What is being asked. Copy the explanation of the units of the van der Waals constant 'a' from "Step 1: Understanding" through "of pressure \(P\).", inclusive, replacing "dimensional homogeneity" with "dimensional consistency".

Extracted text.
☆ ☆ ☆ ☆

Step 1: Understanding the Question:
The question asks for the units of the van der Waals constant 'a' based on the van der Waals equation. Step 2: Key Formula or Approach:
The principle of dimensional homogeneity states that quantities can be added or subtracted only if they have the same physical dimensions. In the van der Waals equation, the term \(\frac{an^2}{V^2}\) is added to the pressure \(P\). Therefore, the units of \(\frac{an^2}{V^2}\) must be the same as the units of pressure \(P\).
\[ \text{Unit of } P = \text{Unit of } \left(\frac{an^2}{V^2}\right) \]
Step 3: Detailed Explanation:
Let's rearrange the equation to solve for the units of 'a'.
\[ \text{Unit of } a = \frac{(\text{Unit of } P) \times (\text{Unit of } V^2)}{(\text{Unit of } n^2)} \]
We are given the units in one of the options as atm, dm\(^3\) (since dm\(^3\) = L, a common unit for volume), and mol. Let's use these units.
Unit of Pressure (P) = atm
Unit of Volume (V) = dm\(^3\)
Unit of moles (n) = mol
Now, substitute these into the equation for the units of 'a'.
\[ \text{Unit of } a = \frac{(\text{atm}) \times (\text{dm}^3)^2}{(\text{mol})^2} = \frac{\text{atm} \cdot \text{dm}^6}{\text{mol}^2} = \text{atm dm}^6 \text{mol}^{-2} \]
Step 4: Final Answer:
The unit of the parameter 'a' is atm dm\(^6\) mol\(^{-2}\), which matches option (B).

☆ ☆ ☆ ☆

Stored data.
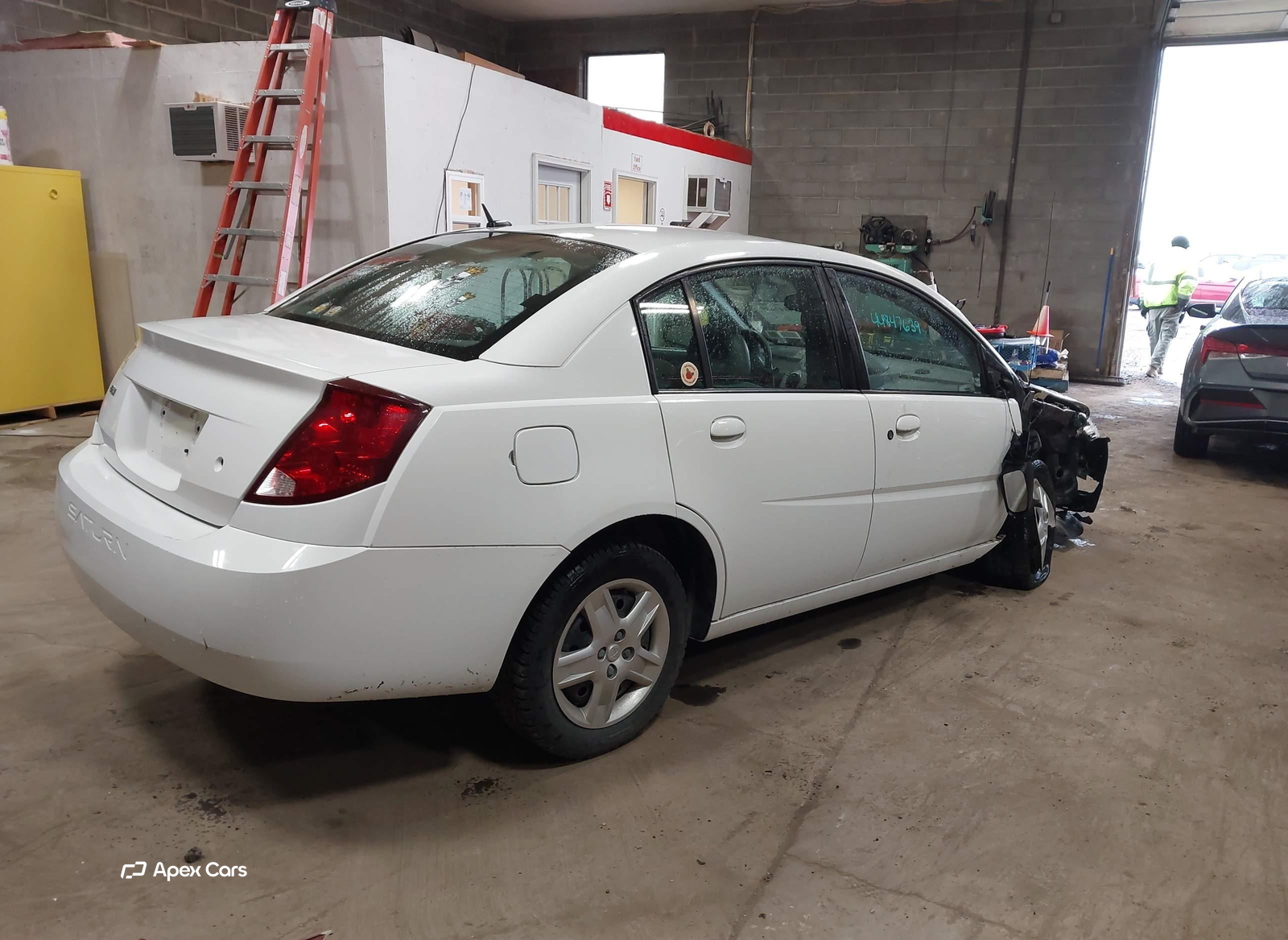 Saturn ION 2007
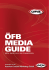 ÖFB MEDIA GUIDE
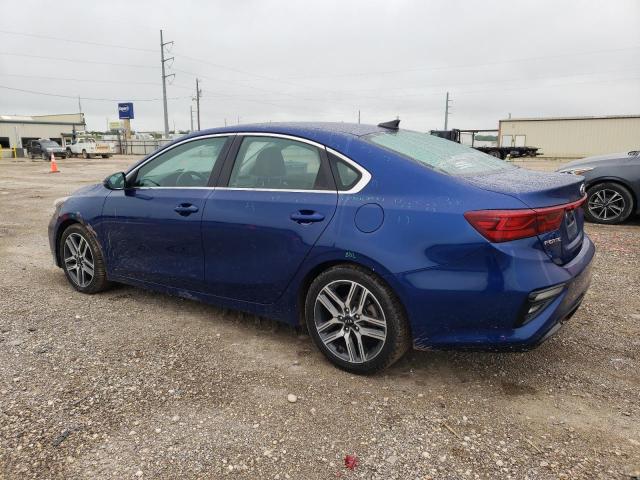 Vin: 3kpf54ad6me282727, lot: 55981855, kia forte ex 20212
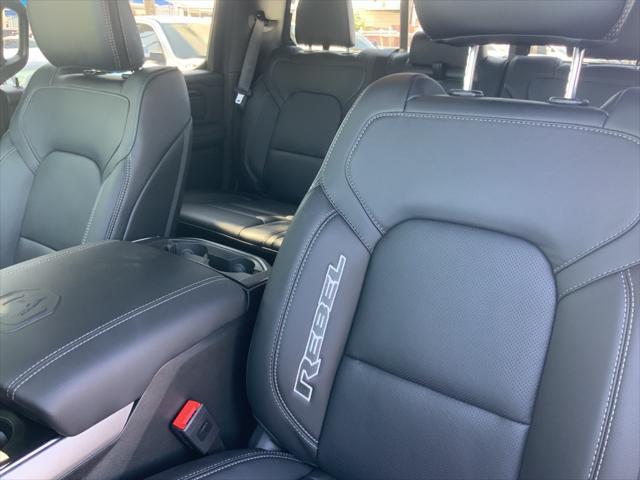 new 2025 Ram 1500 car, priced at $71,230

☆ ☆ ☆ ☆

Exercise solution.
Step 1: Understanding the Question:
The question asks for the units of the van der Waals constant 'a' based on the van der Waals equation. Step 2: Key Formula or Approach:
The principle of dimensional consistency states that quantities can be added or subtracted only if they have the same physical dimensions. In the van der Waals equation, the term \(\frac{an^2}{V^2}\) is added to the pressure \(P\). Therefore, the units of \(\frac{an^2}{V^2}\) must be the same as the units of pressure \(P\).